[Text]:
--- --- ---
VORBEI AN DEN RAUCHENDEN JUNGEN MÄNNERN, DIE MIR UNANGENEHM SIND. ÜBERHAUPT: MENSCHEN IN GRUPPEN NERVEN – ES SEI DENN, SIE BRAUCHEN MEINE HILFE
: Hol euch doch die Killernacktschnecke!

Foto: Lou Probsthayn

Vogelfluglinie

von Rebecca Clare Sanger

Dass ich kaum noch Trägertops mehr trage, fällt mir auf, während ich die fünf Steintreppen nehme. Am Haupteingang stehen jetzt immer so viele dunkelhäutige und -haarige junge Männer, rauchend. Vielleicht, weil wir die Klassenräume gewechselt haben und nun alle vor allem den Haupteingang benutzen. Vielleicht auch wegen der aktuellen politischen Situation. Ich atme Zigarettenrauch ein und senke meinen Blick, obwohl ich den jungen Männern sowieso schnurzpiepegal bin. Es sei denn, der kleine, alte Mann im Anzug hält mir die Tür auf: Dann fühle ich mich sehr groß und sage sehr dankbar danke – auf Dänisch.
--- --- ---
[Bereitgestellte Angaben]:
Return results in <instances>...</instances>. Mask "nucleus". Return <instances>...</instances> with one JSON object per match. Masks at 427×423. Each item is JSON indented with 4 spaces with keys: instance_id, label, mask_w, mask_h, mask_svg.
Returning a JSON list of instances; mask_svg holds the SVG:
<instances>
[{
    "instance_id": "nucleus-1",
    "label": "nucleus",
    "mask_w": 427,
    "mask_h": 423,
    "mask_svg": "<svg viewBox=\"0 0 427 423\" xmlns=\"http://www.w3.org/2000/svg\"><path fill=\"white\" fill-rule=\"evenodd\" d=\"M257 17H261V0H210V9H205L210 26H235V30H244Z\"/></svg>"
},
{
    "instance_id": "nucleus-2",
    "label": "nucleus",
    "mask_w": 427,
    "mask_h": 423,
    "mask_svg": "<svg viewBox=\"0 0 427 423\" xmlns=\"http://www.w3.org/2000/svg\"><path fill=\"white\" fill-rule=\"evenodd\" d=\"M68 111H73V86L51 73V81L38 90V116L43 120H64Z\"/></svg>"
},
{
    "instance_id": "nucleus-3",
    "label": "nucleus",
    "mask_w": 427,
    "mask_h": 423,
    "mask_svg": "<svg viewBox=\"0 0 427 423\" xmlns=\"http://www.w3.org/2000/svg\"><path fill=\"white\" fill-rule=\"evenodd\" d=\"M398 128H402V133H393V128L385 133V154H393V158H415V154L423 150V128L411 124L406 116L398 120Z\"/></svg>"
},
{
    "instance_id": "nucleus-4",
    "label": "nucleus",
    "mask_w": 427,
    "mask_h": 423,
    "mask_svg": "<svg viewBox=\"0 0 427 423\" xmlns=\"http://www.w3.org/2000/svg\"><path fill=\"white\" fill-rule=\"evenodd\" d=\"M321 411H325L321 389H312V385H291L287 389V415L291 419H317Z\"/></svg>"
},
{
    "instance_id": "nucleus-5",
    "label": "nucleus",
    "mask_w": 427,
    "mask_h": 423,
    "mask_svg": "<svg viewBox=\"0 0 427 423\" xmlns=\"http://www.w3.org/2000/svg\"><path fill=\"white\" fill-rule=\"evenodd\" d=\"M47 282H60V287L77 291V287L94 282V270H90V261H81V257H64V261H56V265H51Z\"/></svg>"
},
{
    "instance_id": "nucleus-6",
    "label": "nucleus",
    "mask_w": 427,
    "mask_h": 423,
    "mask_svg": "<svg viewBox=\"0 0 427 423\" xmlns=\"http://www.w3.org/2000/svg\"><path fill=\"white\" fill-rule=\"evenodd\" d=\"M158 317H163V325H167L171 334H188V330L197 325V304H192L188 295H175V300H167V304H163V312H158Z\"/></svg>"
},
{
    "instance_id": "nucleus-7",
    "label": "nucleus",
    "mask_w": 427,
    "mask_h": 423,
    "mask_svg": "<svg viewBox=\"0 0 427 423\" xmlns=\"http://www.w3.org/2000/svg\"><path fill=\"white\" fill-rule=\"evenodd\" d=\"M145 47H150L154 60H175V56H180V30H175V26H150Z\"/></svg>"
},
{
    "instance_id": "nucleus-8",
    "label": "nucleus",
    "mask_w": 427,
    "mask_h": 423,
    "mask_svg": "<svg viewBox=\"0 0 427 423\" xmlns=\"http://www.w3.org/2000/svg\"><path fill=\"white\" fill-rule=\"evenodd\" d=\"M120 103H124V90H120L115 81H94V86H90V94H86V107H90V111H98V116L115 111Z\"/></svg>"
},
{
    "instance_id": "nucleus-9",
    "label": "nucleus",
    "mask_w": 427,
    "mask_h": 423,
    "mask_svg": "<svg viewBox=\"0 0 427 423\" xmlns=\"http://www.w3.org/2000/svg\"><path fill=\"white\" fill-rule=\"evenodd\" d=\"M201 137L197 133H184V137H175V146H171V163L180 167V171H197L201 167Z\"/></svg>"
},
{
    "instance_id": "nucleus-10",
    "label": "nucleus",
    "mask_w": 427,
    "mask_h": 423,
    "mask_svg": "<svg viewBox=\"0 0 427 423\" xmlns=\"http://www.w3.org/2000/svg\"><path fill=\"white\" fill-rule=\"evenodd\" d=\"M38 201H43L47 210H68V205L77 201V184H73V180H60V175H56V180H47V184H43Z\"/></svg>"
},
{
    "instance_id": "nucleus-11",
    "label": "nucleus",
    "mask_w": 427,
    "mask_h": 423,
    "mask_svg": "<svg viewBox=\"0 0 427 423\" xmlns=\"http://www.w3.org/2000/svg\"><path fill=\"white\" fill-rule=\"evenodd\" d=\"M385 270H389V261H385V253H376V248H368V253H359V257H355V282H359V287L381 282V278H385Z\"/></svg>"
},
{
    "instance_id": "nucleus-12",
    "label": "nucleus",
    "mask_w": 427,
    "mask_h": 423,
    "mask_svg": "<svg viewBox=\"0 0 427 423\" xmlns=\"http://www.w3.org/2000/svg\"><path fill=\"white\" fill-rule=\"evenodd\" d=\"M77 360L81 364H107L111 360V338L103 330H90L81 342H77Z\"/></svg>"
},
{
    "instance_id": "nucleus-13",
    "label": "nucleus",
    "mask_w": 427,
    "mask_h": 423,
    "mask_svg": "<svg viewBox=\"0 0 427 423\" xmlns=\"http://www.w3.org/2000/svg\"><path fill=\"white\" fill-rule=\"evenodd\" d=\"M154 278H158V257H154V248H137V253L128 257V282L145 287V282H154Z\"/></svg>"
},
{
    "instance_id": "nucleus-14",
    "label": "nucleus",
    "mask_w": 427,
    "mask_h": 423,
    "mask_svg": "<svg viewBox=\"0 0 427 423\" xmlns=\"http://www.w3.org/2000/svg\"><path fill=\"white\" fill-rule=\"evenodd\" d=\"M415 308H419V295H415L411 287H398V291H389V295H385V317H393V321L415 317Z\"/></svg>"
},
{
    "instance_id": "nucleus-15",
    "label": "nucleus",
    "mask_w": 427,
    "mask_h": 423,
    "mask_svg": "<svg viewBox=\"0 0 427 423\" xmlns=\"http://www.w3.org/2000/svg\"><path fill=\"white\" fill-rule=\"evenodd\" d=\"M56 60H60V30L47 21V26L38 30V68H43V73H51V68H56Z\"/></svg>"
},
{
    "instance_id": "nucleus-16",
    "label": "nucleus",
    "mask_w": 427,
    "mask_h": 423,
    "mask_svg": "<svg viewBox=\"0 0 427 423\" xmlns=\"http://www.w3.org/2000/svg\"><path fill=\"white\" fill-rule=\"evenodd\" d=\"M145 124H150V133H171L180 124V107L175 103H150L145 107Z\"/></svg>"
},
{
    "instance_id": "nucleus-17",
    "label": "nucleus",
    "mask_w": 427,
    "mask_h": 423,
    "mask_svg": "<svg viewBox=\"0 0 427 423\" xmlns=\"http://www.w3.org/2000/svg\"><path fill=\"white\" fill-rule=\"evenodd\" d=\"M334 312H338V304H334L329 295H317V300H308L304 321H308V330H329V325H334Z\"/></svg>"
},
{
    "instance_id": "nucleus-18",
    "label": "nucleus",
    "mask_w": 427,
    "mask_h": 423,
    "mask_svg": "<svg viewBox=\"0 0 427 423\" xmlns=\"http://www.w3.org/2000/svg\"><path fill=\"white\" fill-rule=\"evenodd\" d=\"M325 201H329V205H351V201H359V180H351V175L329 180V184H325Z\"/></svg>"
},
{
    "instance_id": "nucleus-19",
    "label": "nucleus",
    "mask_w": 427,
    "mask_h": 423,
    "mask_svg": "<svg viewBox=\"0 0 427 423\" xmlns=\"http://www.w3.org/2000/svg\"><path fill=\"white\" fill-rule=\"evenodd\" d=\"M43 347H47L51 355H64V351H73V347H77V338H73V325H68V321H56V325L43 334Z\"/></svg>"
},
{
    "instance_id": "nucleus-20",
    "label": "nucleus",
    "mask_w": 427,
--- --- ---
[Aufgabenstellung]:
Schreib den Text über den Gang zum Haupteingang im Anschluss an seinen letzten Satz weiter.

[Schriftliche Antwort]:
In unserer ersten Doppelstunde, Computer, bin ich schnell fertig mit „Geschichte Dänemarks, Arbeitsleben“ und lese deutsche Onlineartikel über die schwere Reise syrischer Flüchtlinge übers Mittelmeer. Ich lerne, dass man viel Geld und gute Nerven dafür braucht. Es sind die eiskalten, betuchten Machos denke ich, die hier ankommen.

In meiner ersten großen Pause sind mir die jungen Männer in ihren engen Stonewashed-Jeans und gebügelten Hemden, mit ihren kurzen Haaren, Bartstoppeln und Mobiltelefonen unangenehm. Auf dem Weg zur Cafeteria vergleiche ich ihre brandneuen, roten Citroëns mit unserem sich dahinschleppenden Familienmülleimer, vermisse das Väterchen im Anzug und hieve die Tür zur Cafeteria selbst auf.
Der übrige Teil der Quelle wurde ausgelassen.